Set problem:
Copy out every line of the items that contains the word "image". Case counts, so match the capitalization.

Data supplied:
============
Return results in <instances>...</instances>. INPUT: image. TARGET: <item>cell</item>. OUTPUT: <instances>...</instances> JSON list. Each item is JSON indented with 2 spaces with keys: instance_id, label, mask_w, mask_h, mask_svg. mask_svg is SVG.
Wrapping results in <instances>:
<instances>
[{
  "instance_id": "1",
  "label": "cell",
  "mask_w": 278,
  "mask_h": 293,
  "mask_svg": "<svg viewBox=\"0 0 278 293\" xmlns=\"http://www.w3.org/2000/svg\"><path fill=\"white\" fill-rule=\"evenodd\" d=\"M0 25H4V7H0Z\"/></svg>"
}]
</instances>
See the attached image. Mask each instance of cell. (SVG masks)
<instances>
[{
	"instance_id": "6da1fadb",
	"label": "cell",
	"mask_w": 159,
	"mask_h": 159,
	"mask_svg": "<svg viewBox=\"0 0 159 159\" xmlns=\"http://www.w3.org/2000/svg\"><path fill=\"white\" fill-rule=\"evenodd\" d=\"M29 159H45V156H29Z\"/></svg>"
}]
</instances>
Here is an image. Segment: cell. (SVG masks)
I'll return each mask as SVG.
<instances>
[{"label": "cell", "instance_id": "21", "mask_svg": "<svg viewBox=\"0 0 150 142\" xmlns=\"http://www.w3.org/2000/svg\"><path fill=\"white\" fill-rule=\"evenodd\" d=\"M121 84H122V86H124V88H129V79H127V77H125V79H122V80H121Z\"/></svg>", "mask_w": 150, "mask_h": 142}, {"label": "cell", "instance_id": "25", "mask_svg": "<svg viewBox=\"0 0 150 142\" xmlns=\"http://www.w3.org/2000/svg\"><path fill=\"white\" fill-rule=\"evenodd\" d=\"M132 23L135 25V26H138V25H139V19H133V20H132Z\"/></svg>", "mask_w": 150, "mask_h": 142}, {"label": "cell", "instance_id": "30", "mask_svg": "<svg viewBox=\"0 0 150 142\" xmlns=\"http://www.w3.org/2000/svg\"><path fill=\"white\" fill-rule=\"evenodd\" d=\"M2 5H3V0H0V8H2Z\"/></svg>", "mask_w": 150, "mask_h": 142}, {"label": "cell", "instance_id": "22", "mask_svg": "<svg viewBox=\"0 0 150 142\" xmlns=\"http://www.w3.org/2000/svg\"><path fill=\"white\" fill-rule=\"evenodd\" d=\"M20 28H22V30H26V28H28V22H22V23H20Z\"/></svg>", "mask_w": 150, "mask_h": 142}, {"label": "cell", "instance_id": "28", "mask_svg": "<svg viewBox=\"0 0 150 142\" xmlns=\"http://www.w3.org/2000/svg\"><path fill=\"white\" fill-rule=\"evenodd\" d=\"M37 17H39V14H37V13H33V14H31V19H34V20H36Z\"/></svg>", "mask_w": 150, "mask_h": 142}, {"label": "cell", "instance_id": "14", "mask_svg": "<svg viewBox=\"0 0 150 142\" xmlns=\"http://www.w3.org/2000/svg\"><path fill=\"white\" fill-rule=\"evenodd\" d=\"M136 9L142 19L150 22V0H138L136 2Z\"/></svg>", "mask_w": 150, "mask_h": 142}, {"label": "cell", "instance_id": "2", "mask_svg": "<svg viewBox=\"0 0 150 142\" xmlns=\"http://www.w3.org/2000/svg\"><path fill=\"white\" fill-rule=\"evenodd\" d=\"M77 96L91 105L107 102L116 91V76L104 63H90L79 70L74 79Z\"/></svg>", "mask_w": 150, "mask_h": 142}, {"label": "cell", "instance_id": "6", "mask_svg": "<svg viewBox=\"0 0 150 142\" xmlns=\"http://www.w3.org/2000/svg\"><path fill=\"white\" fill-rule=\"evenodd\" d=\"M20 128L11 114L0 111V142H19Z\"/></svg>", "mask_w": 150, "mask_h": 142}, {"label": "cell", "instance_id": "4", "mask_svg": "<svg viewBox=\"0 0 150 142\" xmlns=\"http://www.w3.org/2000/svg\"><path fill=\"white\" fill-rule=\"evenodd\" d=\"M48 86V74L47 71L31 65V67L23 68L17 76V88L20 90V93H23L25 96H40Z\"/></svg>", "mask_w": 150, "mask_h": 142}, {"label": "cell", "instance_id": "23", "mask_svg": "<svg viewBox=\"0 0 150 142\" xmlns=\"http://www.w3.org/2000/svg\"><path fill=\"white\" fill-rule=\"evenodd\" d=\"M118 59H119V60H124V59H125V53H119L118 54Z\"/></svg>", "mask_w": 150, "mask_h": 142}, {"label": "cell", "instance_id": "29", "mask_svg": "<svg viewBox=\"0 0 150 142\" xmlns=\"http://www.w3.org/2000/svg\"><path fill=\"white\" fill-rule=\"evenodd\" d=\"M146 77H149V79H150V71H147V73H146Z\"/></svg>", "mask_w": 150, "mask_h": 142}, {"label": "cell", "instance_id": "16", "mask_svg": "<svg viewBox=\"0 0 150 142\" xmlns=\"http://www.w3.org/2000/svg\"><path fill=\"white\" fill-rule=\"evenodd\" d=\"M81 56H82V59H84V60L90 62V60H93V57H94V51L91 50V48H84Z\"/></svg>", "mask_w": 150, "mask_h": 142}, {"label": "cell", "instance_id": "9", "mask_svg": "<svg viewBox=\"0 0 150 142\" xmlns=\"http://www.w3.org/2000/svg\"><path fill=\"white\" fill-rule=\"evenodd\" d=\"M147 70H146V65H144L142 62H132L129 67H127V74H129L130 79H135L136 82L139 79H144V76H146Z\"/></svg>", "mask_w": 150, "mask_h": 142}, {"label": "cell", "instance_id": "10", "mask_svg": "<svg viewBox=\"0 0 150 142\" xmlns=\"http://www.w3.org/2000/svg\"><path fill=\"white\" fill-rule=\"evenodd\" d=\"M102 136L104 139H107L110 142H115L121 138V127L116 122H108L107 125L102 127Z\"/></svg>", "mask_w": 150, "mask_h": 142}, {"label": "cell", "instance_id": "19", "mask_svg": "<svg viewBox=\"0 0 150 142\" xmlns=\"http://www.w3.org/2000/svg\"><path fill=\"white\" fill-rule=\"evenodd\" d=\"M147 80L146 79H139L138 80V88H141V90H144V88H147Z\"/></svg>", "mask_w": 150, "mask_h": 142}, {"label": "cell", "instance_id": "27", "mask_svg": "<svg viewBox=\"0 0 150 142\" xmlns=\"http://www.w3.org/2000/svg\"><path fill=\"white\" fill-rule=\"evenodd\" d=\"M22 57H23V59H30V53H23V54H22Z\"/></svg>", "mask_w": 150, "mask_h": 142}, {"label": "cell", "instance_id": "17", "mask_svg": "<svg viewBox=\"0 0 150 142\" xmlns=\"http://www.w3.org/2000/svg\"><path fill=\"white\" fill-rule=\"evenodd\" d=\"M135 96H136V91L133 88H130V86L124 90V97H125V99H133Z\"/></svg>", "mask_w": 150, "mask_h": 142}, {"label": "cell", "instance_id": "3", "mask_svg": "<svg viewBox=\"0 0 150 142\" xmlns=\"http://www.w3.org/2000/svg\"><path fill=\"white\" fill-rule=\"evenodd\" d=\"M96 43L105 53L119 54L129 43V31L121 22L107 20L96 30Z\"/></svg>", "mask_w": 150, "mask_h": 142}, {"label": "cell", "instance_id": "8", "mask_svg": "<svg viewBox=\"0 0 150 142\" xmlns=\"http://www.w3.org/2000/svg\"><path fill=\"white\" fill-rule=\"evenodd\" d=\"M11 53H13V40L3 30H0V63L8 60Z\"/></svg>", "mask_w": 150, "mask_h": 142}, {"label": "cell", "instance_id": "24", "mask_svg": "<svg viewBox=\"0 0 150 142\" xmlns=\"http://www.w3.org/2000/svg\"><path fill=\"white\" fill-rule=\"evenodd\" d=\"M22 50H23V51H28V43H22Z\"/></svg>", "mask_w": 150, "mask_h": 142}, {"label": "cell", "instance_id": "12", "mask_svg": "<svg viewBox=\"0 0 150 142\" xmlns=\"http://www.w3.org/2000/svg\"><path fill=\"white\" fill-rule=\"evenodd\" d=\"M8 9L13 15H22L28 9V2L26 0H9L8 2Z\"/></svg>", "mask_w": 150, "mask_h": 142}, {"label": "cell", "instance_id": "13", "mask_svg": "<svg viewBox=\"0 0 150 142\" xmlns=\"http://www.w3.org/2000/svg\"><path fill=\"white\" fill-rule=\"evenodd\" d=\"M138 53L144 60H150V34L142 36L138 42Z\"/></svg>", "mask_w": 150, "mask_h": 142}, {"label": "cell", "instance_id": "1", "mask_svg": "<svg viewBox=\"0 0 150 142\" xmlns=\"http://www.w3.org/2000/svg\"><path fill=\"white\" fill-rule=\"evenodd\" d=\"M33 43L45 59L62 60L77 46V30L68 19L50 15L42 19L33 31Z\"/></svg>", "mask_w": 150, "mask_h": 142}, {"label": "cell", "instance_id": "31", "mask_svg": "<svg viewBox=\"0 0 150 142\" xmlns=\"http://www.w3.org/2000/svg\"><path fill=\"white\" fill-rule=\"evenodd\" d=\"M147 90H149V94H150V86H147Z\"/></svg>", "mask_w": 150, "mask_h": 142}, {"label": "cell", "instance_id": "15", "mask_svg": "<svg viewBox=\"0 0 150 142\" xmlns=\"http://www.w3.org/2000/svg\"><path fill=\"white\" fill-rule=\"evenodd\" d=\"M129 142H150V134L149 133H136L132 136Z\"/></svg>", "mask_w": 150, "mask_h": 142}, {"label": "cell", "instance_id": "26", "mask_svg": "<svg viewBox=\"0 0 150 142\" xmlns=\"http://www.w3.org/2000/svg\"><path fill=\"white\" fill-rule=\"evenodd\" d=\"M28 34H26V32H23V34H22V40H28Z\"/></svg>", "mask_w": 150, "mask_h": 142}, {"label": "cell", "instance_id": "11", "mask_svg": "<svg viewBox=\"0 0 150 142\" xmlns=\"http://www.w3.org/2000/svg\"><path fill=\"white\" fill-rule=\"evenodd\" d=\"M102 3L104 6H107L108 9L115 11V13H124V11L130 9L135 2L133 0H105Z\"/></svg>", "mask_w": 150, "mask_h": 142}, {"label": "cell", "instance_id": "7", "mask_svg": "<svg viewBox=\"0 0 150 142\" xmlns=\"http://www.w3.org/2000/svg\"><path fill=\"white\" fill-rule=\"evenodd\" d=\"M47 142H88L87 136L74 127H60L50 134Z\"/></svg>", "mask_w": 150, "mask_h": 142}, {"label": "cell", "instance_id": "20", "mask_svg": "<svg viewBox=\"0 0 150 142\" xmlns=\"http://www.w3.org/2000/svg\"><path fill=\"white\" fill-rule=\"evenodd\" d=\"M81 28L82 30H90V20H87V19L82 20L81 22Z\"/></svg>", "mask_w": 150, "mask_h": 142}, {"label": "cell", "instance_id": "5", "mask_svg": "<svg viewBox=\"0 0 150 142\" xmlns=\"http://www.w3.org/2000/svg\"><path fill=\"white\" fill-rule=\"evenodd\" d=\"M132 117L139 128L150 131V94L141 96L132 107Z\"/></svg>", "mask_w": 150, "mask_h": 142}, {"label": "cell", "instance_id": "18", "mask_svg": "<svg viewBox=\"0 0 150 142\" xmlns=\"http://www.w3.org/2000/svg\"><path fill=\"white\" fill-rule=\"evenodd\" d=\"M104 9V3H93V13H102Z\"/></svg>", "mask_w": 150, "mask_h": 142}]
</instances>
============
Answer to this problem:
Return results in <instances>...</instances>. INPUT: image. TARGET: <item>cell</item>. OUTPUT: <instances>...</instances> JSON list. Each item is JSON indented with 2 spaces with keys: instance_id, label, mask_w, mask_h, mask_svg. mask_svg is SVG.
See the attached image. Mask each instance of cell. (SVG masks)
Here is an image. Segment: cell. (SVG masks)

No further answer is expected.